The team has coined the term “social mediome” to describe the area they are studying. “It’s kind of a play on words,” Merchant explains. As the genome is reflective of a person’s genes, the social mediome is reflective of his or her online behavior.
But can attempts to parse our random chatter on social media really compare with the “hard science” of DNA research? Revolutionary breakthroughs have been made over the past few years in sequencing the human genome, leading to new treatments for cancer and other diseases. And yet, Asch points out, “Human behavior, [according to] estimates, is responsible for 40% of early mortality.” What we do, or fail to do, in our day-to-day lives matters. “I would submit that actually our social media probably tells us far more about our health than our DNA,” he says.
Ungar agrees. “What can we do to be healthier and live longer?
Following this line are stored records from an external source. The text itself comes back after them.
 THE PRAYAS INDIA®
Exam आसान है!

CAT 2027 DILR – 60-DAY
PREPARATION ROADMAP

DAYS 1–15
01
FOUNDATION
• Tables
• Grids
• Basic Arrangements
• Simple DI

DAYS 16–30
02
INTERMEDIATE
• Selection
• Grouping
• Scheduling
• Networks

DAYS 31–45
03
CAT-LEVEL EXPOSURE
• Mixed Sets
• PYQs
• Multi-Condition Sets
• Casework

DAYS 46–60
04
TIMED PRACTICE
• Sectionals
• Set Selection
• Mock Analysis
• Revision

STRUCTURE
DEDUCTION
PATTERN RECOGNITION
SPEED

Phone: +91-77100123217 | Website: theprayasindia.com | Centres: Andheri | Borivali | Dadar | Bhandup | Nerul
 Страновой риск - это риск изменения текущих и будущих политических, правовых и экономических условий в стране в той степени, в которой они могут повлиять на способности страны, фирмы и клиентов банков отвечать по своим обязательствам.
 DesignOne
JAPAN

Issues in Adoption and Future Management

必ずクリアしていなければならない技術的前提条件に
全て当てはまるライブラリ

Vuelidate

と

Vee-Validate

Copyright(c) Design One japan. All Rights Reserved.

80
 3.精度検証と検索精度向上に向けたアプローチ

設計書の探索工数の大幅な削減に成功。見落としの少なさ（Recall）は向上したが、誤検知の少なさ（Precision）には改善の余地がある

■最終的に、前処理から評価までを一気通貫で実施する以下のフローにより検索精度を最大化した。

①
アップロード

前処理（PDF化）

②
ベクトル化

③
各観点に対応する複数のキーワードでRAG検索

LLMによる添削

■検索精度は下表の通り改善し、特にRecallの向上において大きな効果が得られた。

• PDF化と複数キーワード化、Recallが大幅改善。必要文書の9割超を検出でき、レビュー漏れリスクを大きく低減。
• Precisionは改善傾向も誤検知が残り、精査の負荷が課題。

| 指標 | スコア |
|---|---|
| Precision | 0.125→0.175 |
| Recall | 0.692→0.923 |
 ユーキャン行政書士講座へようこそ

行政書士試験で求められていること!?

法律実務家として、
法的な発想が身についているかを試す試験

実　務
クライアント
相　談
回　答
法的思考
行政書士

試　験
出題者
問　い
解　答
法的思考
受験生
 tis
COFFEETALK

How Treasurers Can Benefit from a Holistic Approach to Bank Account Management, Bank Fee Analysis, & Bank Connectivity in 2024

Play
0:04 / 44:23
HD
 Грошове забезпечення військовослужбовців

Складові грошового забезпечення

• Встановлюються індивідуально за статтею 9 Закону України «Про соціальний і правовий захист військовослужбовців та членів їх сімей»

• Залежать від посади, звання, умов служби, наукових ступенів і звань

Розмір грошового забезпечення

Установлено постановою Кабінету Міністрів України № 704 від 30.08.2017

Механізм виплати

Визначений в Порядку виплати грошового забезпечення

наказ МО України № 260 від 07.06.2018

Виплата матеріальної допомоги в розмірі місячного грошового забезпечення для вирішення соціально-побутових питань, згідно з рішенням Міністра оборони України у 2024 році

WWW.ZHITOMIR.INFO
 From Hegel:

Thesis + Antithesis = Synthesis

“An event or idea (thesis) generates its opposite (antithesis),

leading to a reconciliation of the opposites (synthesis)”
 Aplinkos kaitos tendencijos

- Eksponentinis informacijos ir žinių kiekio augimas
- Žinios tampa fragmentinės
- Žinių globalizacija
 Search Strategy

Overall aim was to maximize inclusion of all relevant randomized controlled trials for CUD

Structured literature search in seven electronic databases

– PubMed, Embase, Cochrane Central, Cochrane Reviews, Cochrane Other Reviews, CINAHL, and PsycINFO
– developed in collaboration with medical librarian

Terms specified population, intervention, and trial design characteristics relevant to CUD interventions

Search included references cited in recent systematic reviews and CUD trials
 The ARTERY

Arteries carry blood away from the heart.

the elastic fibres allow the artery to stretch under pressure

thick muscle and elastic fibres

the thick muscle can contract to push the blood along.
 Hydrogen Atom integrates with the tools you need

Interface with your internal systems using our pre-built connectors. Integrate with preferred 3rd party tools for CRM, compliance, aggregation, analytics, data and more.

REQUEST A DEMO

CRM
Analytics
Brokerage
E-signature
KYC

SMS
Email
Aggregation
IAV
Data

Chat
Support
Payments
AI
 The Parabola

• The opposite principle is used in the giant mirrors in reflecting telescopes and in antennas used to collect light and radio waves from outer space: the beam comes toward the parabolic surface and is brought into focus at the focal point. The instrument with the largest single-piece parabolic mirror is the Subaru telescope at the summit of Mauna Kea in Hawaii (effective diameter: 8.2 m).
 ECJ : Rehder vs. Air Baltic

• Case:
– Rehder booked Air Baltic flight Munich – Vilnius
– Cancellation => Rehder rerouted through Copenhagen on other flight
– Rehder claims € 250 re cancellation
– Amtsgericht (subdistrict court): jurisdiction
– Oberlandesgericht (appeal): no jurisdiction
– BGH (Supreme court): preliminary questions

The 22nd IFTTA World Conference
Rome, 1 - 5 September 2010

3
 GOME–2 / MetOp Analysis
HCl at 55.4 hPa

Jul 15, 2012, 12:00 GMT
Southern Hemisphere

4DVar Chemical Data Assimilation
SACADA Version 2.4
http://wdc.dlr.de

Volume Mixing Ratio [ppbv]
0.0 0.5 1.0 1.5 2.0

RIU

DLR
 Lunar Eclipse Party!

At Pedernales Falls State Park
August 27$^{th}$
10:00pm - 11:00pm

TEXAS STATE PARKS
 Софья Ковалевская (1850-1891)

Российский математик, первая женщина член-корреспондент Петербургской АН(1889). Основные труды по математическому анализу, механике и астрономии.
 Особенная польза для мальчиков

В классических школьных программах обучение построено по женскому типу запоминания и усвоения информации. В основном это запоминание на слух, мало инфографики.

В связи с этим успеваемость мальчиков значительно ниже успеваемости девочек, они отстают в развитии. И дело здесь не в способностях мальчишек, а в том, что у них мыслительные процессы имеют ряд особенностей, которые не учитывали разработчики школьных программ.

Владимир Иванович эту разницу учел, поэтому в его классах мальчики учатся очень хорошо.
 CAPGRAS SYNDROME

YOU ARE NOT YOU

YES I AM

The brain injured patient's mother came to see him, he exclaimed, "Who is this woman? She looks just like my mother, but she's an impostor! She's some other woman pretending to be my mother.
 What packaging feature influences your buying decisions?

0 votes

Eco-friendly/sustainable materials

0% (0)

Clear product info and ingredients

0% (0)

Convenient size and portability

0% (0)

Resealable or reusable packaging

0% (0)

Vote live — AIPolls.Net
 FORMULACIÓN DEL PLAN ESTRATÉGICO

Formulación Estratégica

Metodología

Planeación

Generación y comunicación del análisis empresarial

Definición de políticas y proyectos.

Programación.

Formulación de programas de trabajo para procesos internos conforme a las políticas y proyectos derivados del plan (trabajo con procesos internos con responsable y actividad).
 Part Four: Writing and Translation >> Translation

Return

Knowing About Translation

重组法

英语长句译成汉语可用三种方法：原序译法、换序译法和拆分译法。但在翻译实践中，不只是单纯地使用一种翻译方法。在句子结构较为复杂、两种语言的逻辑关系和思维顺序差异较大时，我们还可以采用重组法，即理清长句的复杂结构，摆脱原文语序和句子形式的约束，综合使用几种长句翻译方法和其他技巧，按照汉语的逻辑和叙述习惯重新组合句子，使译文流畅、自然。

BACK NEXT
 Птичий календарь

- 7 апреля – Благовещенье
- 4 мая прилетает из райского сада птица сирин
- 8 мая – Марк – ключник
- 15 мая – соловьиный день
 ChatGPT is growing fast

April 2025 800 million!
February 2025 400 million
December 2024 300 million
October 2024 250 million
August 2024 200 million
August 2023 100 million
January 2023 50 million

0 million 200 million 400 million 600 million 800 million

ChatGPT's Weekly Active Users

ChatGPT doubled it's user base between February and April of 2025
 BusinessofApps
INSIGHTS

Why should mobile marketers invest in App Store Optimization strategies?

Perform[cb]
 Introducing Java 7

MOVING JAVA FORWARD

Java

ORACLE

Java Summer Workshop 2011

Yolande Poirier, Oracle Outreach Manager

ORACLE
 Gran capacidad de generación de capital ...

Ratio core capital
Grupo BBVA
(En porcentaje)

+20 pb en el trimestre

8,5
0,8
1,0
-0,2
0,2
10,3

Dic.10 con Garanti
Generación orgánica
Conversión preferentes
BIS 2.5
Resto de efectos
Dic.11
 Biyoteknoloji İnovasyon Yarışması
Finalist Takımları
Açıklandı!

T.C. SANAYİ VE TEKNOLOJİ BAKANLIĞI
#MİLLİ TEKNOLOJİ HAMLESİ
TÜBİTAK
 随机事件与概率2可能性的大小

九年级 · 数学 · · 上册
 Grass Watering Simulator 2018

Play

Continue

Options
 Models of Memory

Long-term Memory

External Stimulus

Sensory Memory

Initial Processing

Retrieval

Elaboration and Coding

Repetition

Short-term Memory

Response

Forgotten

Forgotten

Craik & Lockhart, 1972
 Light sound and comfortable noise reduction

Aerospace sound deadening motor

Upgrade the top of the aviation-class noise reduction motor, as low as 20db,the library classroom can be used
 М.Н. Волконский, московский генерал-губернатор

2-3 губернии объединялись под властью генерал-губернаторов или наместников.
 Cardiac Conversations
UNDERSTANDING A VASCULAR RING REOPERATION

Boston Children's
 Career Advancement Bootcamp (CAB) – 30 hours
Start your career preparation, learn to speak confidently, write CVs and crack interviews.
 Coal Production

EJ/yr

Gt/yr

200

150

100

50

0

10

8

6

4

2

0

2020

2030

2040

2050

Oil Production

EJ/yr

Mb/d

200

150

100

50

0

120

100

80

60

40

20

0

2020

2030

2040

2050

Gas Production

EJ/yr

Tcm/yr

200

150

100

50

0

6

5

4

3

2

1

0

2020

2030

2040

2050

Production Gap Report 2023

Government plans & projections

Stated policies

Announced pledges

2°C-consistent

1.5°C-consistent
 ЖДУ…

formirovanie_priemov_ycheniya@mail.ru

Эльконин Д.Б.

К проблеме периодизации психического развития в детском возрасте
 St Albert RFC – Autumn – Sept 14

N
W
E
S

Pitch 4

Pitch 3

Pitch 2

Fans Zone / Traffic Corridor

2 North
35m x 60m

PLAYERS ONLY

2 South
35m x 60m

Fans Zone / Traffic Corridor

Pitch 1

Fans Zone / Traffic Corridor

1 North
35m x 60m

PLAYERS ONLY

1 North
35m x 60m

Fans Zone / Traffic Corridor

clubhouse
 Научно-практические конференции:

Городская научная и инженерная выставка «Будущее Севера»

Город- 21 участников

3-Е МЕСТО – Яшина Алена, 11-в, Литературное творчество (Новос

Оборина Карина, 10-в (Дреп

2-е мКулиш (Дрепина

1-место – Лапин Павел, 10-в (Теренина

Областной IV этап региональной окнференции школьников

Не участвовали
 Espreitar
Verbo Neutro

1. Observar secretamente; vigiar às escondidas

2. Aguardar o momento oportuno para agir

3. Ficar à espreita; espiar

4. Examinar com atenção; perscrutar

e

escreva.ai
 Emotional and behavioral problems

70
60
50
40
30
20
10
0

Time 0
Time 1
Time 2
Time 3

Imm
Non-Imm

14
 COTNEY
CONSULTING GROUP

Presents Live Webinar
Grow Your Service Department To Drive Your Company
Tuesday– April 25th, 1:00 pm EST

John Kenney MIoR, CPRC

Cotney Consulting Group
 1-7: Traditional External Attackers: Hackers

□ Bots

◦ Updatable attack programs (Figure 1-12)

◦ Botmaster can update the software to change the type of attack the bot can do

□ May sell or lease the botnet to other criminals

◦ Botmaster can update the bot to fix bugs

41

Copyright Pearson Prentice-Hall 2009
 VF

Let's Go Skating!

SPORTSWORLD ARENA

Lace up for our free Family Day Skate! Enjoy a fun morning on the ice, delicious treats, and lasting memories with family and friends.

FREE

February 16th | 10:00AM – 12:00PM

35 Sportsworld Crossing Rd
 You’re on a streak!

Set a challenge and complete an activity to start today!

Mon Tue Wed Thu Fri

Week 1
Don’t smoke. Exercise. Wear a seatbelt and don’t drive drunk. Don’t be depressed. People who are happy and in good relationships live some five years longer than those who are not.” What all these behaviors have in common, says Ungar, is they are fundamentally psychological, not genetic.
If self-destructive behaviors can be identified earlier, continues Ungar, this can cut down on the cost of health care. “Most of American health care money is spent too late in the process,” he observes. “Giving someone a stent is expensive; using social media to help people exercise so they don’t get cardiovascular disease is much cheaper.” He gives the similar example of drug addiction: Identifying those at risk early costs less than trying to rehabilitate them after years of substance abuse.
Asch remarks on the tremendous research opportunity offered by social media. Before its advent, “so much of our behavior was ‘unwitnessable’,” he says. “Private communications were important, but we couldn’t observe them.” Now, “we’re in a position to learn a lot more about the associations of various forms of behavior with health. And that’s very exciting.”